The Republican tax bill has further undermined individual participation in the ACA by eliminating tax penalties for those who do not sign up for insurance.

This last factor was the basis for a recent ruling in a federal court in Texas, which held that without the penalties the ACA had lost the taxing power that underpinned its reason to exist. The appeal of the ruling is likely headed to the U.S. Supreme Court.

Our home state of California has tried to mitigate some of these effects. It budgeted $107 million to promote the Covered California marketplaces last year. And Gov. Gavin Newsom (D) has proposed that all Californians must carry health insurance. But California alone cannot undo all the damage done to the ACA.

Faced with uncertain markets, insurers have reacted by charging higher premiums, pulling out of some regions, creating plans with extraordinarily high deductibles, and restricting coverage to narrow networks of doctors and hospitals.

For hospitals this also has brought considerable pain. During the drafting of the ACA, hospitals agreed to accept $150 billion less from Medicare over the first 10 years of the act. When the hoped-for increase in insured populations did not appear, hospital balance sheets began to suffer. Financial pressures on all hospitals have mounted as insurers have acted to steer patients to ever cheaper providers and extract unsustainable price concessions.

Moody’s Investors Services reported that hospital profitability has sunk to levels not seen since the financial crisis of 2008-2009. At the same time, hospitals face intense pressure on the cost front.

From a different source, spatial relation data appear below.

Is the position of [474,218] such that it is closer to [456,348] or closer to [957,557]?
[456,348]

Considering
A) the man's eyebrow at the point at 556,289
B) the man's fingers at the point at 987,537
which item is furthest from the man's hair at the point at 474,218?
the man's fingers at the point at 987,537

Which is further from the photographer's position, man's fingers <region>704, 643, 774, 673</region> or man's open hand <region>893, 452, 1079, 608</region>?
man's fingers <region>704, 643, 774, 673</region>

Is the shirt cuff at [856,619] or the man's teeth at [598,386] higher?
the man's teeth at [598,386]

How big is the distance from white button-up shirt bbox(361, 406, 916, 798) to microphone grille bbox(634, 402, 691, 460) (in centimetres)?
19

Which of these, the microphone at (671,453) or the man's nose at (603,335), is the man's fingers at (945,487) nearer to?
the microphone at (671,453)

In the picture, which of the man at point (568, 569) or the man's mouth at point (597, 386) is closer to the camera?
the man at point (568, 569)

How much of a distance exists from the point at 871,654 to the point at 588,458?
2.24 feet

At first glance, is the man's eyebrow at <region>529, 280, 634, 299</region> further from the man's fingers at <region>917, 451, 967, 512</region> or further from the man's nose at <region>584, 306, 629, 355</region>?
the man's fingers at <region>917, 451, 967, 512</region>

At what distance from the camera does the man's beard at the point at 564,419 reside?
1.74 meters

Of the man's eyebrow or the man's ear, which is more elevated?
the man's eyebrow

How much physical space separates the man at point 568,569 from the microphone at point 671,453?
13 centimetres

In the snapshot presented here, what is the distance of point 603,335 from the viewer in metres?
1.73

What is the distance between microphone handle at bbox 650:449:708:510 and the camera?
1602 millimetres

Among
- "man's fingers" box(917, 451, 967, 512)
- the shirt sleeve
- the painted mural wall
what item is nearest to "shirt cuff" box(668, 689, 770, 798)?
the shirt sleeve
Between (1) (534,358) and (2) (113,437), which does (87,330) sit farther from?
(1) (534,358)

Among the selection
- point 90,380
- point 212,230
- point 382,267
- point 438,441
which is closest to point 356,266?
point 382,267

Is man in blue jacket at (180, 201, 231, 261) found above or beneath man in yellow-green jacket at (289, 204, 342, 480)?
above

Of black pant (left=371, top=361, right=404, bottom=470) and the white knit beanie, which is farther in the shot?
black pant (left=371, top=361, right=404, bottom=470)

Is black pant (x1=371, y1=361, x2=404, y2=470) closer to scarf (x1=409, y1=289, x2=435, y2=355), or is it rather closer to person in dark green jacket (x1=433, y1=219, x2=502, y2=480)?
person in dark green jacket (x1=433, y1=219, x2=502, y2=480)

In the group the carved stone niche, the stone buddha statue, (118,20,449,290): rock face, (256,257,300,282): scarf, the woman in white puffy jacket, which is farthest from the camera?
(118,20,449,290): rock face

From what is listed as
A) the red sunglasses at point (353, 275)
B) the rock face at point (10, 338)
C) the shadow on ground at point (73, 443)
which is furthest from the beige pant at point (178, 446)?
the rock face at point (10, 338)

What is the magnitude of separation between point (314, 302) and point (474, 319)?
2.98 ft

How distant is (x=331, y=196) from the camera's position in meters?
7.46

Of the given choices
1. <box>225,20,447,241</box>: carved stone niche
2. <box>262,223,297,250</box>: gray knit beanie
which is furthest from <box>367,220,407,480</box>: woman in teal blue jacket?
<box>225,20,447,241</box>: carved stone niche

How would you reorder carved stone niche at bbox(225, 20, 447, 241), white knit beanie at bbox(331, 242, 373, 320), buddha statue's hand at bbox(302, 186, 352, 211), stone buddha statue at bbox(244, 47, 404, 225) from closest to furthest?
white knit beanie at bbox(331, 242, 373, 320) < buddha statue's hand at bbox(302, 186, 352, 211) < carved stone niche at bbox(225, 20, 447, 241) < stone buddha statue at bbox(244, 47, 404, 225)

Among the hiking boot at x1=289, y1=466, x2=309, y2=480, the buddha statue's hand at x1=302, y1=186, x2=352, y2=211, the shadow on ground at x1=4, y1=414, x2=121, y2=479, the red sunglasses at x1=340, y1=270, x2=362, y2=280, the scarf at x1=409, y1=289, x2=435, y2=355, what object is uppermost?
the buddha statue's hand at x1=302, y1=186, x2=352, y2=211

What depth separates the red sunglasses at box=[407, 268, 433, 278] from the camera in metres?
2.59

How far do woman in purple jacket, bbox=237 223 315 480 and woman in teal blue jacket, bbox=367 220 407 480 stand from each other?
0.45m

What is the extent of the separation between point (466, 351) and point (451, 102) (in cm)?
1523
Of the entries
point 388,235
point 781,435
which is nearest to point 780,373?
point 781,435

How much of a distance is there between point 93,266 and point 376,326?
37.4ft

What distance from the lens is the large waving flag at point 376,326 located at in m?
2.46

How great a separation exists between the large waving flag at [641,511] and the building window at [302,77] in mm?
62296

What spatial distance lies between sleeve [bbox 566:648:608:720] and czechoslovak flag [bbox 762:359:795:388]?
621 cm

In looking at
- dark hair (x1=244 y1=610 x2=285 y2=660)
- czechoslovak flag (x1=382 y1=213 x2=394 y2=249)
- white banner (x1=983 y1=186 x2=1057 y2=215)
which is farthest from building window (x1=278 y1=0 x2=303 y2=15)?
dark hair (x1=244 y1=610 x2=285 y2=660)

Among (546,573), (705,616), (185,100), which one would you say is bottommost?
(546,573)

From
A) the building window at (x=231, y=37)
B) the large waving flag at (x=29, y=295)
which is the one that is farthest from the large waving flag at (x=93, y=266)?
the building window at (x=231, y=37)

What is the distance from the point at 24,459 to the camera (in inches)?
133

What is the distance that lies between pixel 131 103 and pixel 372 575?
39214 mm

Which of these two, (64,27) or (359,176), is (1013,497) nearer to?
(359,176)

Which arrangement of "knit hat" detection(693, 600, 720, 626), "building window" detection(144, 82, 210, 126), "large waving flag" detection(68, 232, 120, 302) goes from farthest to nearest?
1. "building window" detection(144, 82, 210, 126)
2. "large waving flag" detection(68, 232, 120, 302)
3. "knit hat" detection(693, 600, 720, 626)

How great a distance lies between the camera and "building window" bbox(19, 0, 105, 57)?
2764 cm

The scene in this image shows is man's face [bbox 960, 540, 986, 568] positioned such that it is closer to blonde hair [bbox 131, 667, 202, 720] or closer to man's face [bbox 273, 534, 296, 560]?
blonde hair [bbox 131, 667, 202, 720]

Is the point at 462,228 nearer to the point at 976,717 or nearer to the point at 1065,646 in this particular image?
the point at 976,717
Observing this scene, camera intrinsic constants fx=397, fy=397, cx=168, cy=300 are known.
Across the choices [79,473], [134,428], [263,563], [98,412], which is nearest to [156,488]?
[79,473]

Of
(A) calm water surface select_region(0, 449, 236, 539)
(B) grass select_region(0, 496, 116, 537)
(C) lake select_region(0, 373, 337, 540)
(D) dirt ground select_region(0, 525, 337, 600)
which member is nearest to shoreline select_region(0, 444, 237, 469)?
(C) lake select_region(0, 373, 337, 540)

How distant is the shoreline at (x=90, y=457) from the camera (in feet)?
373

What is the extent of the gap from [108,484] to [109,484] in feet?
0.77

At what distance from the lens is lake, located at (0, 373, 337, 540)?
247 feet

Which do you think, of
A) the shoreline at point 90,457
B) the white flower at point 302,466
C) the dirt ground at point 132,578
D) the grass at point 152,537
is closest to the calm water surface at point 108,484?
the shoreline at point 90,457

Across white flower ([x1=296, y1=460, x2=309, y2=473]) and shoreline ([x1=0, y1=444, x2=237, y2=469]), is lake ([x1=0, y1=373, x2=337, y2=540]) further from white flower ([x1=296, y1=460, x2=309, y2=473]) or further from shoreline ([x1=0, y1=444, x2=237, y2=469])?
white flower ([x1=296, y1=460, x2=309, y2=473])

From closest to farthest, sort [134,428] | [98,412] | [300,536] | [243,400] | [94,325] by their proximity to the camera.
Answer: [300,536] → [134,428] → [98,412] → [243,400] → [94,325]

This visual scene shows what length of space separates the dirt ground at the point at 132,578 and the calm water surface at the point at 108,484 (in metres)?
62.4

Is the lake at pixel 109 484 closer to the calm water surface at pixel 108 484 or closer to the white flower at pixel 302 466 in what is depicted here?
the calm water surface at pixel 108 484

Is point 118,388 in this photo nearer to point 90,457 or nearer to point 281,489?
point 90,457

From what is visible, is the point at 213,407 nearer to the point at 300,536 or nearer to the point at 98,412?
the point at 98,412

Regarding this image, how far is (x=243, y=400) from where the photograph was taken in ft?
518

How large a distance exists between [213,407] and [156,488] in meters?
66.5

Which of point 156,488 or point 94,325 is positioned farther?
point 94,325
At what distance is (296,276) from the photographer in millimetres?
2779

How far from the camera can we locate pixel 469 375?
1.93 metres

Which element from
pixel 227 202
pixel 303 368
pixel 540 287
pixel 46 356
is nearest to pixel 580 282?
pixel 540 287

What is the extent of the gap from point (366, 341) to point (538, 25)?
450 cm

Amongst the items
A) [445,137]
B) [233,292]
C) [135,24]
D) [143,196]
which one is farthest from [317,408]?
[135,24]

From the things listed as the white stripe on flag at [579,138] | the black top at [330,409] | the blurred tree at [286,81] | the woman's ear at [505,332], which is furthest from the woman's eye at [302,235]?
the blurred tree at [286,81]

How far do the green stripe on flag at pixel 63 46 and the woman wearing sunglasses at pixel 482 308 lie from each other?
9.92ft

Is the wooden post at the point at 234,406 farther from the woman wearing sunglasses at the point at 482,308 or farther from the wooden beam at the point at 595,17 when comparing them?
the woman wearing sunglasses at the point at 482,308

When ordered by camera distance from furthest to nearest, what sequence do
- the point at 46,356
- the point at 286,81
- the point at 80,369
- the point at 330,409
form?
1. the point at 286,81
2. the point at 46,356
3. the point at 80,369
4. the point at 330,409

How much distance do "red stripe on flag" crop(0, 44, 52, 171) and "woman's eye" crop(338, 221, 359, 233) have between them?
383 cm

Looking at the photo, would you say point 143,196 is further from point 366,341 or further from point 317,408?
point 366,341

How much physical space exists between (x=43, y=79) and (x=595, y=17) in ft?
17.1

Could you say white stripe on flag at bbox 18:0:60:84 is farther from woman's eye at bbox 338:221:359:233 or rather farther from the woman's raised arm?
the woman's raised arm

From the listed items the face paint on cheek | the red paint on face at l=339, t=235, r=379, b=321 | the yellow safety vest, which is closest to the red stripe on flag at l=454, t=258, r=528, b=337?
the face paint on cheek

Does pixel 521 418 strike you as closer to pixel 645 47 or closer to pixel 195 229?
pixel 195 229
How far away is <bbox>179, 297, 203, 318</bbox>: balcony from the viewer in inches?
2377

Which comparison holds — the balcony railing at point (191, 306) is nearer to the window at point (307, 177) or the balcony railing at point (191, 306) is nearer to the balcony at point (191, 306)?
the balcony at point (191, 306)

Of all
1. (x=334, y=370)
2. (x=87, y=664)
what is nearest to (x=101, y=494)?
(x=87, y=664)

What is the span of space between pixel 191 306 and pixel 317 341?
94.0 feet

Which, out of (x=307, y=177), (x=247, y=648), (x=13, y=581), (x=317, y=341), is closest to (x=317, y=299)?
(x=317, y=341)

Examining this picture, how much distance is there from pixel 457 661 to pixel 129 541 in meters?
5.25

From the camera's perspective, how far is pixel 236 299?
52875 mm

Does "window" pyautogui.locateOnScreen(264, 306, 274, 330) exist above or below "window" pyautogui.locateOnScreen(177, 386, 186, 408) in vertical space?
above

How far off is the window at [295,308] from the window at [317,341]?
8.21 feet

Personnel account for 60 percent of operating costs at a time of chronic, severe shortages. California hospitals are spending big to fortify their buildings for earthquake safety with no new revenue sources to pay for this multibillion-dollar requirement. Even so, providers strive to keep quality high. A USC study of U.S. hospitals through 2011 found substantial gains in patient outcomes and efficient care for a number of key treatments, and that trend is continuing.  

So, how to move forward?

Assuming Congress will not need to redraft the ACA completely, it should begin making basic reforms. First, let’s stop putting our faith in round after round of payment cuts and cost shaming. Nonprofit hospitals face vast underpayments from Medicare and Medicaid, amounting to $13 billion last year in California alone. These shortfalls play a significant role in driving up commercial insurance costs.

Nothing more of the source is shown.